## SHORT PROBLEM
Please print the entire listing below word for word, leaving out the pictures.

## SUPPLIED ENTRIES
====
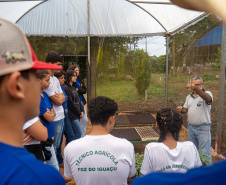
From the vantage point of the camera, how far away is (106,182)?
71.5 inches

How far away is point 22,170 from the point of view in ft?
2.08

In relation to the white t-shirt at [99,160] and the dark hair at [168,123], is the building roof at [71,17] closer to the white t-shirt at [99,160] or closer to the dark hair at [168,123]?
the dark hair at [168,123]

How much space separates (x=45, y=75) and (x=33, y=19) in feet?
19.3

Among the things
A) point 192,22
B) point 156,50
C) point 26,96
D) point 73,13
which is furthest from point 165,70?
point 26,96

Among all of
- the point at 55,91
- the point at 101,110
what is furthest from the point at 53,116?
the point at 101,110

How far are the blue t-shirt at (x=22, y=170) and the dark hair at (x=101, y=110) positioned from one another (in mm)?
1367

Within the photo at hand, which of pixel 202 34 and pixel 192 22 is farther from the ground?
pixel 192 22

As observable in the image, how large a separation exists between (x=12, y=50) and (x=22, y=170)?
398 millimetres

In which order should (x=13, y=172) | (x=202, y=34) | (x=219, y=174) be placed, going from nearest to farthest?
1. (x=219, y=174)
2. (x=13, y=172)
3. (x=202, y=34)

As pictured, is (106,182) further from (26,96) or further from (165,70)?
(165,70)

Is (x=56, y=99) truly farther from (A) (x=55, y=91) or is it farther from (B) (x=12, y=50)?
(B) (x=12, y=50)

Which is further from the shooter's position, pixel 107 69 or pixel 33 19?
pixel 107 69

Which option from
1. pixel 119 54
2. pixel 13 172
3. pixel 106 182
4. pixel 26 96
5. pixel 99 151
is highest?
pixel 119 54

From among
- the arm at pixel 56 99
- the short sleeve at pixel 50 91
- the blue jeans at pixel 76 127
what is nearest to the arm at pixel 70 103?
the blue jeans at pixel 76 127
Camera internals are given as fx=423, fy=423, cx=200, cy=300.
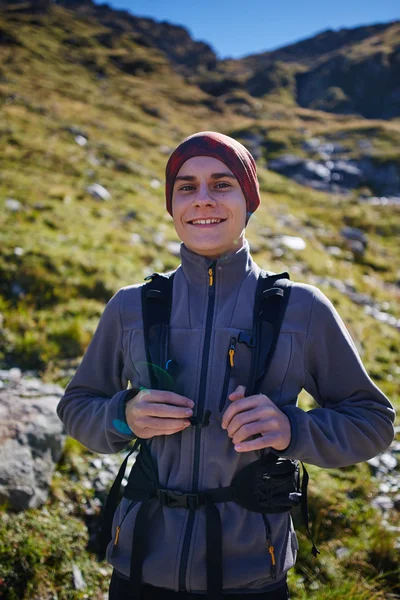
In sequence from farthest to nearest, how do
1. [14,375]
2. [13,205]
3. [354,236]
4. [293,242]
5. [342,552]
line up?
[354,236]
[293,242]
[13,205]
[14,375]
[342,552]

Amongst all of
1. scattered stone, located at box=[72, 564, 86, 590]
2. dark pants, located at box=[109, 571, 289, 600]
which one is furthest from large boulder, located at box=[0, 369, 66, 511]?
dark pants, located at box=[109, 571, 289, 600]

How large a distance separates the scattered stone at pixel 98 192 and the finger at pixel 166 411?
16.4m

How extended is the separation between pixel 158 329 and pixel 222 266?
50 centimetres

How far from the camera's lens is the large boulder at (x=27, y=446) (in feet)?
13.7

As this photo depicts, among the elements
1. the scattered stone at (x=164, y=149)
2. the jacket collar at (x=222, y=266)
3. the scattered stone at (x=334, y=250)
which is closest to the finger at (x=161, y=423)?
the jacket collar at (x=222, y=266)

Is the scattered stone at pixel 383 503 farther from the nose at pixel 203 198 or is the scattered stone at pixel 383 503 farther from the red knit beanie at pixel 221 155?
the nose at pixel 203 198

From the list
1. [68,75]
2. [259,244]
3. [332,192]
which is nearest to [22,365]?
[259,244]

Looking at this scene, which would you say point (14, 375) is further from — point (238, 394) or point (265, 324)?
point (238, 394)

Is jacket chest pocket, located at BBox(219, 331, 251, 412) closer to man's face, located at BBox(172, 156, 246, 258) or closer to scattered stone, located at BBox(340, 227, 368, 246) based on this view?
man's face, located at BBox(172, 156, 246, 258)

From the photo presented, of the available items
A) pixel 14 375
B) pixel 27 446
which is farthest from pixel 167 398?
pixel 14 375

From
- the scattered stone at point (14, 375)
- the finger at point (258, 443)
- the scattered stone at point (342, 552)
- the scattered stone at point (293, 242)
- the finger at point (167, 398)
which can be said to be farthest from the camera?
the scattered stone at point (293, 242)

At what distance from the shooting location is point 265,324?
221cm

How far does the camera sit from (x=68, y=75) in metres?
58.2

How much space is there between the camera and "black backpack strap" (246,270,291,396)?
2.11 m
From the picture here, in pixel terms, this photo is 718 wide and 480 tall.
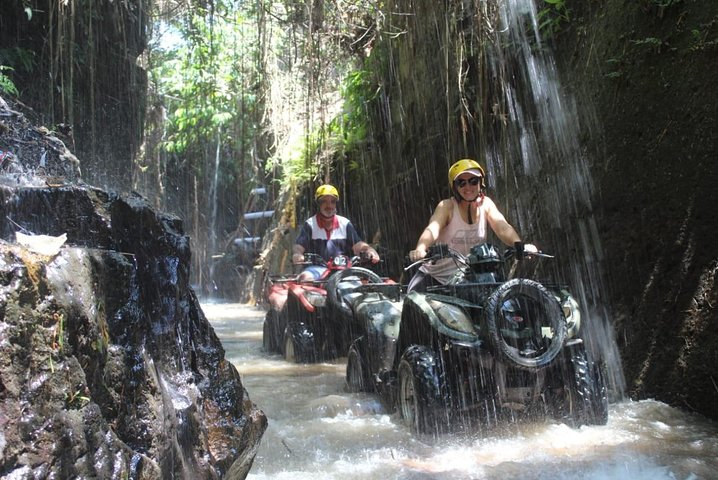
====
## ANSWER TO THIS TASK
From the vantage point of the camera, how far away is (106,182)?
71.5 inches

How far away is point 22,170 from the point of view in ft?
2.08

In relation to the white t-shirt at [99,160] and the dark hair at [168,123], is the building roof at [71,17] closer to the white t-shirt at [99,160] or closer to the dark hair at [168,123]?
the dark hair at [168,123]

How much space separates (x=45, y=75) and (x=33, y=19) in feet?
19.3

Among the things
A) point 192,22
B) point 156,50
C) point 26,96
D) point 73,13
which is furthest from point 165,70?
point 26,96

Among all of
- the point at 55,91
- the point at 101,110
what is furthest from the point at 53,116?
the point at 101,110

How far are the blue t-shirt at (x=22, y=170) and the dark hair at (x=101, y=110) positioned from one another (in mm)?
1367

Within the photo at hand, which of pixel 202 34 and pixel 192 22 is farther from the ground?
pixel 192 22

As observable in the image, how large a separation exists between (x=12, y=50) and (x=22, y=170)?
398 millimetres

In which order should (x=13, y=172) | (x=202, y=34) | (x=219, y=174) be placed, going from nearest to farthest?
1. (x=219, y=174)
2. (x=13, y=172)
3. (x=202, y=34)

As pictured, is (106,182) further from (26,96) or further from (165,70)?
(165,70)

Is (x=56, y=99) truly farther from (A) (x=55, y=91) or is it farther from (B) (x=12, y=50)?
(B) (x=12, y=50)

Which is further from the shooter's position, pixel 107 69 or pixel 33 19?
pixel 107 69

Which option from
1. pixel 119 54
2. pixel 13 172
3. pixel 106 182
4. pixel 26 96
5. pixel 99 151
is highest?
pixel 119 54

From among
- the arm at pixel 56 99
- the short sleeve at pixel 50 91
- the blue jeans at pixel 76 127
what is nearest to the arm at pixel 70 103?
the blue jeans at pixel 76 127
Camera internals are given as fx=423, fy=423, cx=200, cy=300.
In sequence from farthest to nearest, how do
1. [14,375]
2. [13,205]
3. [354,236]
4. [293,242]
5. [342,552]
line up?
[354,236]
[293,242]
[13,205]
[14,375]
[342,552]

Amongst all of
1. scattered stone, located at box=[72, 564, 86, 590]
2. dark pants, located at box=[109, 571, 289, 600]
which one is furthest from large boulder, located at box=[0, 369, 66, 511]?
dark pants, located at box=[109, 571, 289, 600]

How large a distance separates the scattered stone at pixel 98 192 and the finger at pixel 166 411?
16.4m

How extended is the separation between pixel 158 329 and pixel 222 266?
50 centimetres

How far from the camera's lens is the large boulder at (x=27, y=446) (in feet)?
13.7

As this photo depicts, among the elements
1. the scattered stone at (x=164, y=149)
2. the jacket collar at (x=222, y=266)
3. the scattered stone at (x=334, y=250)
which is closest to the finger at (x=161, y=423)?
the jacket collar at (x=222, y=266)

Is the scattered stone at pixel 383 503 farther from the nose at pixel 203 198 or is the scattered stone at pixel 383 503 farther from the red knit beanie at pixel 221 155?
the nose at pixel 203 198

From the list
1. [68,75]
2. [259,244]
3. [332,192]
which is nearest to [22,365]?
[259,244]

Looking at this scene, which would you say point (14, 375) is further from — point (238, 394) or point (265, 324)?
point (238, 394)

Is jacket chest pocket, located at BBox(219, 331, 251, 412) closer to man's face, located at BBox(172, 156, 246, 258) or closer to scattered stone, located at BBox(340, 227, 368, 246) based on this view?
man's face, located at BBox(172, 156, 246, 258)

From the photo presented, of the available items
A) pixel 14 375
B) pixel 27 446
which is farthest from pixel 167 398?
pixel 14 375

From
- the scattered stone at point (14, 375)
- the finger at point (258, 443)
- the scattered stone at point (342, 552)
- the scattered stone at point (293, 242)
- the finger at point (167, 398)
which can be said to be farthest from the camera?
the scattered stone at point (293, 242)

At what distance from the shooting location is point 265,324?
221cm

How far does the camera sit from (x=68, y=75) in metres?
58.2

How much space is there between the camera and "black backpack strap" (246,270,291,396)?
2.11 m
From the picture here, in pixel terms, this photo is 718 wide and 480 tall.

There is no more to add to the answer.